One of the issues of prohibition is the way it creates a market for very unsavoury suppliers, if we were to end prohibition I would suggest that it wouldn’t follow the model at the end of US alcohol prohibition but setting up a very tightly controlled distribution network that would not allow the current suppliers in to the process as it would not be offered via the current method.
Ed Wilson
Regarding your comment on Cannabis being what is expected, cannabis has gradually increased in strength over time and legalising would allow for differentiation so if people were looking for weaker strains that would also be an option, basically unlike now. So there is also a benefit for cannabis users in terms of transparency too.
Eddie (again)
On the question of the cost, it is unlikely to result in dramatic cost savings as the policing resource would probably move to other crimes rather than come as a saving. Though I would expect to see an improvement in the effectiveness of drug addict support, by removing the criminal supply and giving more access to care services.
Hi Psi, my passion against the article was because I have reservations about legalising hard drugs and it was published in a liberal-socialist newspaper. This sends the wrong message to swing voters and even party members.

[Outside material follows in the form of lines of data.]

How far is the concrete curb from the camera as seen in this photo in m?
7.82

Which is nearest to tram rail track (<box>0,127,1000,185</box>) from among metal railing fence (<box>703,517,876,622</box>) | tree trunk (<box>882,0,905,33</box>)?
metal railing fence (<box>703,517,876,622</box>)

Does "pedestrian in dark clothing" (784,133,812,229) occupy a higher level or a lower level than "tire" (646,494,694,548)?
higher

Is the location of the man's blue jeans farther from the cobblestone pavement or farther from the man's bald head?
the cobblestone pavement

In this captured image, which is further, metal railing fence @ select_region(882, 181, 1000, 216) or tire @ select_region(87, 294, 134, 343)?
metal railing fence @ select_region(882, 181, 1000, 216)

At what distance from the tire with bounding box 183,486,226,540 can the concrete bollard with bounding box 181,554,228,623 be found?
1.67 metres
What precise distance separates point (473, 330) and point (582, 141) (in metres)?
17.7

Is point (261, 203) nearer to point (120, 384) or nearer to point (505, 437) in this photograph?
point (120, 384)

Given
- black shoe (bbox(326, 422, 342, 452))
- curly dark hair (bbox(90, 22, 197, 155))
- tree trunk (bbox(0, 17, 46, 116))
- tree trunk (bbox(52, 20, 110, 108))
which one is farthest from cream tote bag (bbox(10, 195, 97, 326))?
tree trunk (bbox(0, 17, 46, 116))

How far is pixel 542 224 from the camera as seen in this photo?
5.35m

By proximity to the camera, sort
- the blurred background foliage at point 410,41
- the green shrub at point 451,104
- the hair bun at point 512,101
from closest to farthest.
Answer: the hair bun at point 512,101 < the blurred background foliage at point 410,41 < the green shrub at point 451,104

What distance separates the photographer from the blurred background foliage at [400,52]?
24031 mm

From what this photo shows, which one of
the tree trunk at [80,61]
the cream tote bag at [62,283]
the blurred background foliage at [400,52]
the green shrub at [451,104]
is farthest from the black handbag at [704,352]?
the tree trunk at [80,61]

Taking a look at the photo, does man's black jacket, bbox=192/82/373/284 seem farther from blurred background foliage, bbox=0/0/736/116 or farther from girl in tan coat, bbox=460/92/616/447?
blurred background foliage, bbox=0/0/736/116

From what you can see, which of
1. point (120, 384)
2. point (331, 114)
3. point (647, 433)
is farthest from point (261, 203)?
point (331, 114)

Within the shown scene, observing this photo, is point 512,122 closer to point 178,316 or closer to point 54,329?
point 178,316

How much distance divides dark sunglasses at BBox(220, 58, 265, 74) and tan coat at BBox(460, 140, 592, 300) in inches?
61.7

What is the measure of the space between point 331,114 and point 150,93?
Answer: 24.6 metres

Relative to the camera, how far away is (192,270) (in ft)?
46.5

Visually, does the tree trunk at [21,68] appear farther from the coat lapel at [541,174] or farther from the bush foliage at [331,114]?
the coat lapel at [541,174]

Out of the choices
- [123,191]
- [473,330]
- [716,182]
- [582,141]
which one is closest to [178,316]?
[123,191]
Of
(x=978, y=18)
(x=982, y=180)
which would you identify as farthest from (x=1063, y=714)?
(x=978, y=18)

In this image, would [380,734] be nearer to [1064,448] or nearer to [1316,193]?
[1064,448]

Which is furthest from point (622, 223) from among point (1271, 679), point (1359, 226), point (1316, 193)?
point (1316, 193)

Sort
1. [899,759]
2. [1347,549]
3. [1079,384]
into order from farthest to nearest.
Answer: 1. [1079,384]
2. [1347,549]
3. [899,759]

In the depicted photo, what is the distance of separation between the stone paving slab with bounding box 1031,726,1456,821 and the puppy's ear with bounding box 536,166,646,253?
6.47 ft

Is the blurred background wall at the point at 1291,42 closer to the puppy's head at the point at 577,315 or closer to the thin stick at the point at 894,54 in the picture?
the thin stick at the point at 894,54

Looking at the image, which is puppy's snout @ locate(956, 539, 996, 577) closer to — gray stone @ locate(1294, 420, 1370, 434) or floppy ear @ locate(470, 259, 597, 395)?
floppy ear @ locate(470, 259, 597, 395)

There was also no talk about party values in the article. The party needs to be clear what it stands for.
@Eddie
“This sends the wrong message to swing voters and even party members.”
I’m perfectly capable of evaluating any article in any newspaper and the message I am receiving (if any) from it, thank you.
OK Steve, I used the wrong phrase with “swing voters”. It sends the wrong message to moderates and I don’t think dancing left and right is the right way to hold onto voters.
Regards
@John Tilley,
You and I might not think the harm from a mind sport like poker is equivalent to that of tobacco, but poker is illegal in far more places than cigarettes. Online it is illegal in 47 of 50 US states, in any form it is illegal in Japan, in China except Macau also. One of the big sensations at the start of the year has been the Pole, Dominik Panka, who has appeared from nowhere and won two major international tounaments in the space of a few weeks. Of course we all know he didn’t really appear from nowhere and must have been playing before whether live or online but we can’t be told about it (for example his pokerstars screenname) because the Law and Justice party has banned almost all forms of poker in Poland and he could get into trouble; presumably he will now have to emigrate to continue his professional career. Organised Texas holdem poker is illegal in Texas.
Now of course I know that the above seems crazy to us in the UK, but if we basically accept that it is legitimate to collectivise people’s decisions about their own lives then we put ourselves at the mercy of whatever crazy prejudices the mob may happen to have.
@Eddie Sammon
The difference with drink driving and speeding is that the behaviour itself is inherently risky to others. Guns are also not analogous as they are not primarily for use on oneself.
Richard, I think there should be a compromise. Legalise drugs, but they have to pay for their own healthcare if possible.
Only their health care related to recreational drugs, of course.
@Eddie Sammon,
Yes that sounds logical and would probably be done through taxation. The compulsory national health system should be something that is provided for our benefit, it should never be used as a kind of “way in” for the government to gain power over us.